Rejet d’un déféré demandant l’annulation de l’élection d’un élu local

15 avril 2022

4 min

annulation élection
L’entrepreneur qui se voit confier par la commune la réalisation de travaux spécifiques ne participant pas à l’exécution d’un service public local n’est pas inéligible (TA Nice, 1er février 2021).

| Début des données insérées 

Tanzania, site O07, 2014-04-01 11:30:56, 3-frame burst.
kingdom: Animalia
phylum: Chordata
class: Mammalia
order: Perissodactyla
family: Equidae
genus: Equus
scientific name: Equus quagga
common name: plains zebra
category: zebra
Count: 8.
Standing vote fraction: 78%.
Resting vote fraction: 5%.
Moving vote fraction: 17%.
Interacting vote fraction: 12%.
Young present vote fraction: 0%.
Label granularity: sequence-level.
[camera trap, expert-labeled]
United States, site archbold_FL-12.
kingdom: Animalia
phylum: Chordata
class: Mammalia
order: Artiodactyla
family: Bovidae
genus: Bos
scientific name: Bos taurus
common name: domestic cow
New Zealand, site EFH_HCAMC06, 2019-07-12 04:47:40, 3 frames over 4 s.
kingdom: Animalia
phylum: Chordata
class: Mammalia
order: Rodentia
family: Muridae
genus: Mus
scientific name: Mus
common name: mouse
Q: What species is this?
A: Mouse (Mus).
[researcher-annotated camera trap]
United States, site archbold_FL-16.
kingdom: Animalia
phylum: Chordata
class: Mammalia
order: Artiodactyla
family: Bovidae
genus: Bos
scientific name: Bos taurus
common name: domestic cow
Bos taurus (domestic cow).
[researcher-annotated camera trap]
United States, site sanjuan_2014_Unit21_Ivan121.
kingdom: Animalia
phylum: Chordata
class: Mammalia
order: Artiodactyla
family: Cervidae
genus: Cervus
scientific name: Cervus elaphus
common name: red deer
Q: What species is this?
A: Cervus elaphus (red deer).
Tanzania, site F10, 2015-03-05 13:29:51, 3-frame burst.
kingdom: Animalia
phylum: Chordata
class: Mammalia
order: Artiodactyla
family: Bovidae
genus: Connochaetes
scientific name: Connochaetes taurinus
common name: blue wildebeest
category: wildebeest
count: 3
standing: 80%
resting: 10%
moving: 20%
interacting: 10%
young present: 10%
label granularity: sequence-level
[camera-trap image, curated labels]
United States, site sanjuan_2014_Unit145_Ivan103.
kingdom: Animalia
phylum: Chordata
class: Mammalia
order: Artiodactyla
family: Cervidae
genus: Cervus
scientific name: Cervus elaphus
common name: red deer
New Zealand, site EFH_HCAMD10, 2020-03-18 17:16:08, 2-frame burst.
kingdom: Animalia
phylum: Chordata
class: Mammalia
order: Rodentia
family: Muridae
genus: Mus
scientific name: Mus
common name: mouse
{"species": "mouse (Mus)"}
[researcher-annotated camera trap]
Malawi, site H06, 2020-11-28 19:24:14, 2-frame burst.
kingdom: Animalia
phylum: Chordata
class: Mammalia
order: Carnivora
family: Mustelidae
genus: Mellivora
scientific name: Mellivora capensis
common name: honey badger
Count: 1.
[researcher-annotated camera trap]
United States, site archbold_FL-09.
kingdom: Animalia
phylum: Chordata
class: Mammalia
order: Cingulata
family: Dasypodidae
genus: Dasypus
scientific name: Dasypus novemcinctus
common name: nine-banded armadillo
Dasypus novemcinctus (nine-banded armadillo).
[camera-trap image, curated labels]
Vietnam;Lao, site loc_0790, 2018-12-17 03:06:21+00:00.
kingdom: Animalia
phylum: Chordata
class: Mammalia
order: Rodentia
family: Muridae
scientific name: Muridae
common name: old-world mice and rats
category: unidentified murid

Déféré préfectoral demandant l’annulation de l’élection d’un conseiller municipal de Cagnes-sur-Mer 

Le Code électoral prévoit un certain nombre de cas d’inéligibilité au mandat de conseiller municipal. L’inéligibilité peut d’abord être prononcée par le juge ou découler d’une mesure de tutelle ou de curatelle. Mais cette inéligibilité peut aussi être liée aux fonctions ou aux activités professionnelles exercées par le candidat. Ainsi, l’article 231 du Code électoral rend inéligibles les magistrats des cours d’appel et les membres des tribunaux administratifs. Il rend également inéligibles les comptables des deniers communaux et les entrepreneurs de services municipaux. 

 

Cette dernière notion, qui n’est pas définie par le Code électoral, a fait l’objet d’un jugement du tribunal de Nice le 1er février 2021 qui vient préciser ses contours.

 

En l’espèce, en 2020, le préfet des Alpes-Maritimes a demandé au tribunal administratif de Nice d’annuler l’élection d’un conseiller municipal nouvellement élu à la mairie de Cagnes-sur-Mer. Il avançait pour cela l’argument selon lequel ce conseiller municipal était en situation d'inéligibilité du fait de son activité professionnelle. En effet, ce conseiller municipal était également gérant d’une société de travaux titulaire de deux lots d’un marché public conclu avec la commune de Cagnes-sur-Mer. Le préfet estimait que ce conseiller était entrepreneur de services municipaux au sens des dispositions de l’article L. 231 du Code électoral et que le tribunal devait annuler son élection.

 

Dans ce jugement du 1er février 2021, le tribunal administratif de Nice a rejeté le déféré préfectoral, considérant que le conseiller municipal élu à la mairie de Cagnes-sur-Mer n’était pas un entrepreneur de services municipaux au sens du Code électoral.

 

LIRE LA DECISION >> Tribunal administratif de Nice, 1er février 2021, n° 2002630

 

Comment définir un entrepreneur de services municipaux ?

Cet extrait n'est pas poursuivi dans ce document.